Мне оставалось только кивнуть: в школе мы это проходили, да и в книжках я, конечно, читал, как сбивались мужики в артели и уходили, кто с топорами дома рубить, кто ещё на какие работы на стороне, в те края России, где своих рук не хватало. А отец из сумки, которую он в ногах поставил, бутылку с молоком достал, крышку из алюминиевой фольги отколупнул, отпил пару глотков и мне протянул:

– Горло промочить не желаешь?

– Пап, ты же прекрасно знаешь, что я от молока никогда ещё не отказывался. Что спрашивать?

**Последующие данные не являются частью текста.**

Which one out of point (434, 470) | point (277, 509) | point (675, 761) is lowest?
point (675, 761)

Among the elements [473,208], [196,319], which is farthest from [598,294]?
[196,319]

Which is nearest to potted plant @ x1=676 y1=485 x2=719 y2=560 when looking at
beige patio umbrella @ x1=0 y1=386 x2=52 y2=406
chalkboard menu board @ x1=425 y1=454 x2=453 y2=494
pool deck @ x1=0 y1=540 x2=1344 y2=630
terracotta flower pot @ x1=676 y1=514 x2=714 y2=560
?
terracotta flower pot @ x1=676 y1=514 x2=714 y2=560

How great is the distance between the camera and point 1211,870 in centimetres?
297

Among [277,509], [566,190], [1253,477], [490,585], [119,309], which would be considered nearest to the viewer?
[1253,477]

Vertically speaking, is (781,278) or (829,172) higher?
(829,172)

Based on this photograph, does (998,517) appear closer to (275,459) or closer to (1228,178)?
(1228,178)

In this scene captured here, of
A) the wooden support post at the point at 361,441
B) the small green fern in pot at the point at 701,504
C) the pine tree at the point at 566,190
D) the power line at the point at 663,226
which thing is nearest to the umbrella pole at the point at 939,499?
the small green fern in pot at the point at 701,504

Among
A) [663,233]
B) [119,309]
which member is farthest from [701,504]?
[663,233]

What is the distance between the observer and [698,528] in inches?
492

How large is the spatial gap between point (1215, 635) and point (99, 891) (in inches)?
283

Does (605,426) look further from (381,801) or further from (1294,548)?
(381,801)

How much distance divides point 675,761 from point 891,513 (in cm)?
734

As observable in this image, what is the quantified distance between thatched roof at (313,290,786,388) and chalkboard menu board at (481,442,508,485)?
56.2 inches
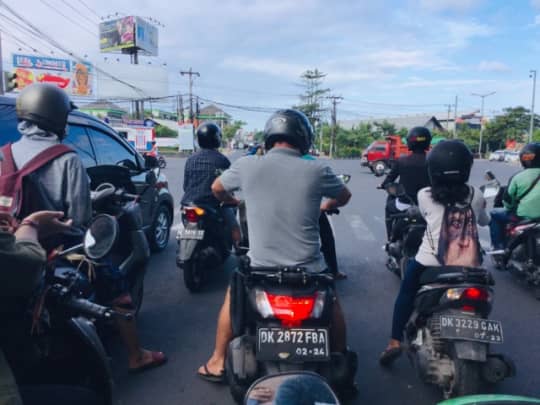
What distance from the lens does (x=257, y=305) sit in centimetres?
248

Отпил я немного – действительно во рту сухость появилась – и бутылку отцу вернул. Он достал из сумки пробку, специально под широкое горлышко сделанную, бутылку запечатал и назад в сумку убрал. Я даже успокоился. Если отец молоко с собой прихватил – явно для меня, сам он не очень большой его любитель, – значит, и бутерброды или что иное, но тоже для желудка существенное, там наверняка имеется. А отец тем временем своё повествование продолжил:

– Ну а для наших мест отхожий промысел даже не обычаем был, а самой что ни на есть насущной необходимостью. Вот и Иван, когда вырос и в сознание вошёл – лет тринадцать ему тогда, по преданию, было, – тоже захотел каким-нибудь делом в межсезонье заняться. Он и так без дела не сидел: и лапти плёл, и лукошки с коробами мастерил, и даже ложки деревянные научился вырезать. Но это всё в избе да в избе, а ему на волю хотелось. А тут к ним в деревню, как на заказ, коробейник один явился – их ещё в наших краях офенями называли. Дело поздней осенью было. Деревья уже листву сбросили, но снег ещё не выпал, да и морозы не начались. Коробейник этот уже не первый год по округе ходил и их деревню тоже навещал. Крестьяне его хорошо знали. Бывало, он в соседней избе останавливался. Там староста деревенский жил, детей ему Господь не дал – баба хворой оказалась, поэтому места у них приютить одного гостя хватало. Вот он иногда, пока деревенские его товара не наберутся, там и ночевал. Ну а днём по избам ходил. Так и к родителям Ивана заглянул. Всякой мелочи он в этот раз в своём коробе немало принёс. В основном то, что женщинам в обиходе требовалось: иголки с нитками, зеркальца с гребешками, бусы да браслеты, платки на голову нарядные и всё такое прочее. Ну и для мужиков там тоже кое-что нашлось. Особенно всем нравились ножи заводской работы. Их у коробейника немало было. А ещё он небольшими деревянными иконками торговал.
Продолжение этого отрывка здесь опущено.